Minister of Transport and Roads Infrastructure
- In office 30 July 2015 – 30 May 2017
- President: Nicolae Timofti Igor Dodon
- Prime Minister: Valeriu Streleț Gheorghe Brega (Acting) Pavel Filip
- Preceded by: Vasile Botnari

Member of the Moldovan Parliament
- In office 9 December 2014 – 30 July 2015
- Parliamentary group: Liberal Party

Personal details
- Born: 29 May 1961 (age 65) Costuleni, Moldavian SSR, Soviet Union
- Party: Liberal Party
- Spouse: Tamara Chirinciuc
- Children: 2
- Education: Moldova State University
- Occupation: Politician, businessman, economist
- Website: www.chirinciuc.md

= Iurie Chirinciuc =

Moldovan businessman turned politician

Iurie Chirinciuc (born 29 May 1961) is a Moldovan businessman turned politician, who has served as Minister of Transport and Roads Infrastructure of Moldova since 30 July 2015 until 30 May 2017. Prior to this, between 31 December 2014 and August 2015 he was a member of Parliament of Moldova, in the parliamentary faction of Liberal Party.

From 2008 until November 2014 Chirinciuc was president of the Moldovan football club FC Costuleni.

In 1992 Chirinciuc began his business activity; he became vice-director of the firm Angrogoscom (1992), then executive director of the company Saturn SRL (1992–1997), and later vice-president of MOLDACOM SA (1997–1998), and director of ROVIGO SRL (1998–2013).

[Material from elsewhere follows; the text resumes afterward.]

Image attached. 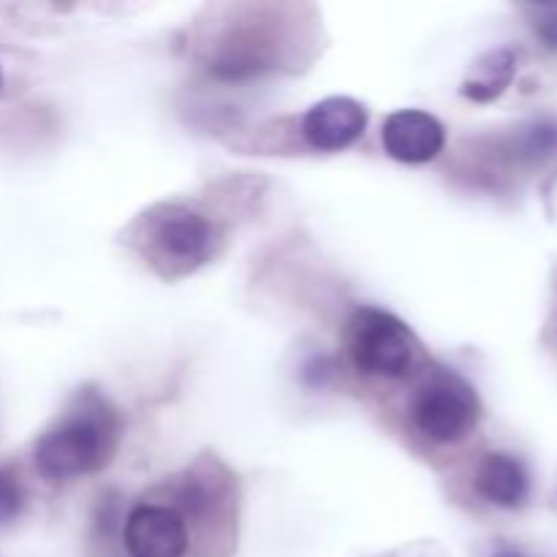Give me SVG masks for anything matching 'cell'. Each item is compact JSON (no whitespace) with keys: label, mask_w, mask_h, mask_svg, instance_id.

In 2004 he founded the Association of Furniture Manufacturers of Moldova, being its president until 2011, then he became president of the Union of Furniture Manufacturers of Moldova (2011–2013).

Between 2011 and 2014 he was a councillor in the Council of Ungheni District.

In late April 2017 the anti-corruption prosecutors and the CNA officers detained Chirinciuc, suspecting him in corruption acts. One month later, while signing the decrees for the liberal ministers resignations (who left the government coalition), president Igor Dodon has also signed a decree for dismissal of Iurie Chirinciuc from the office of Minister of Transport and Roads Infrastructure, while Chirinciuc was placed under home arrest.

Iurie Chirinciuc is married and has two children.